- Task instructions
1 - Answer these questions from the htdig bug report, one line each:
(a) Which package is the report filed against?
(b) Which converter does the xpdf-i package supply?
(c) In which variable does parse_doc.pl store the name of the converter it detects?
2 - Extend the htdig bug report by a short paragraph that picks up after its last sentence.
Top of Exercise text
#57282 /usr/share/htdig/parse_doc.pl doesn't work with certain converters

Package:
htdig
Source:
htdig
Description:
web search and indexing system - binaries
Submitter:
Roderich Schupp
Date:
2005-07-18 03:57:56 UTC
Severity:
normal
#57282#5
Date:
2000-02-07 18:15:30 UTC
From:
To:
Other relevant packages:
xpdf-i		0.90-4		for pdftotext
gs-aladdin	5.50-7		for ps2ascii
pstotext	1.8-4		for pstotext

/usr/share/htdig/parse_doc.pl detects at runtime, which of
the above PDF/PS-to-text converters is installed and stores
its name in $parser. It then proceeds to open a pipe from
the command "$parser $ARGV[0] - |".
Bottom of Exercise text
Top of Provided information
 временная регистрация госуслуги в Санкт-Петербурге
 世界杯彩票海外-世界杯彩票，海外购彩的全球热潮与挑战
Bottom of Provided information
Top of Provided information
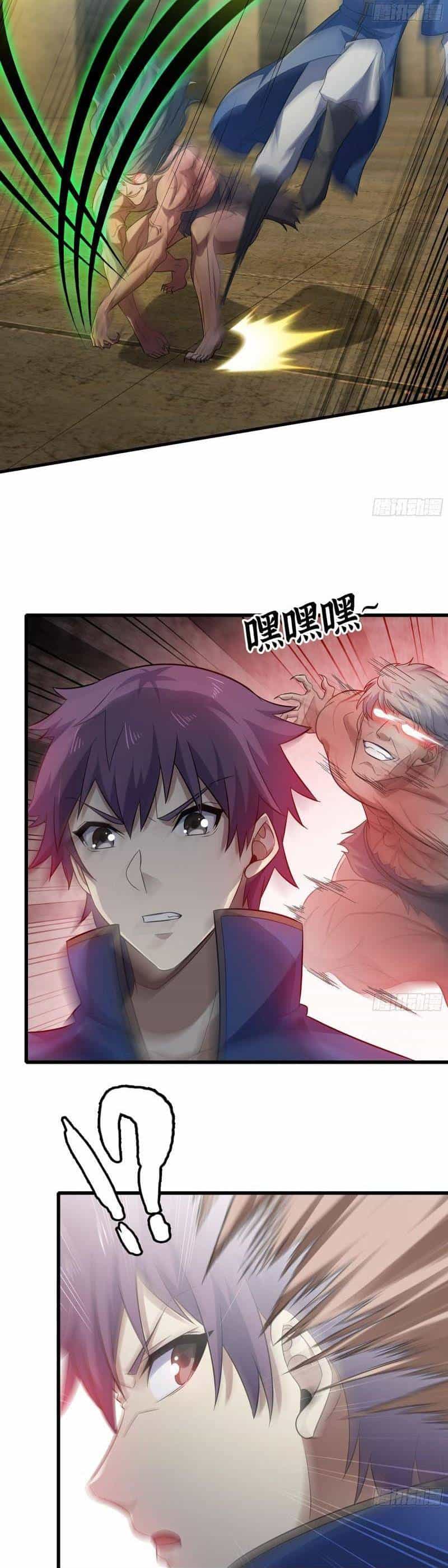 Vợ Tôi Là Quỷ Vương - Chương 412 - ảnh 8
Bottom of Provided information
- Answers to the tasks
1 -
(a) htdig
(b) pdftotext
(c) $parser

2 -
However, this will only work as expected if $parser is pdftotext.
ps2ascii will read from the file named $ARGV[0] and will write its
output into a file called "-". Hence the document will not be indexed.
pstotext first reads from $ARGV[0] and then tries to read from standard
input. As a cronjob you might be lucky as stdin is opened to /dev/null,
but otherwise pstotext will wait for input and the indexing will stall.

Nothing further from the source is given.